I was off visiting some family friends in Los Angeles at the time…The Valdez family. Marguerita The Matriarch and Arturo the Bricklayer had a lot of kids, an oddly narrow swimming pool and furniture. Marguerita cooked big Mexican meals and Arturo would sometimes discipline their children by whipping them with Hot Wheel tracks. When the Valdez family drove me back home, I walked in and it was as if my sister Lisa had never been born.
Her walls were bare, her bed was stripped and her closet was empty; she had run away from home at seventeen years old. Lisa ran away up the street to the Schneider's house, where she was a babysitter, and my father marched up the street to get our sister back, and he came home without our sister, looking strangely disoriented because Mr. Schneider was a psychiatrist. I don't know what he said to my father, but he must have played him like an Irish fiddle.

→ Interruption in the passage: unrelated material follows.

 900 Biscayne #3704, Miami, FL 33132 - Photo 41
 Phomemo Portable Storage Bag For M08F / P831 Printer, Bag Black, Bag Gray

For some impossible reason, in the suburbs, the Schneider's owned a Bentley, an old school English Bentley, like with running boards and giant fenders and the oversized steering wheel on the right, and they would let our seventeen-year-old sister drive this Colossus, and we would see her coming slowly up the street because it was impossible to miss what appeared to be the Queen of England visiting Mission Viejo. And Lisa knew to keep our house on the left and when she got close, Sheila and I would dart out of the Sullivan’s bushes on the right and then jump up on the running board, and say to her, “We miss you. We love you. We're not allowed to mention your name in the hooouuuussssse” and we would drop off as she drove away, like some super sad Grey Poupon commercial.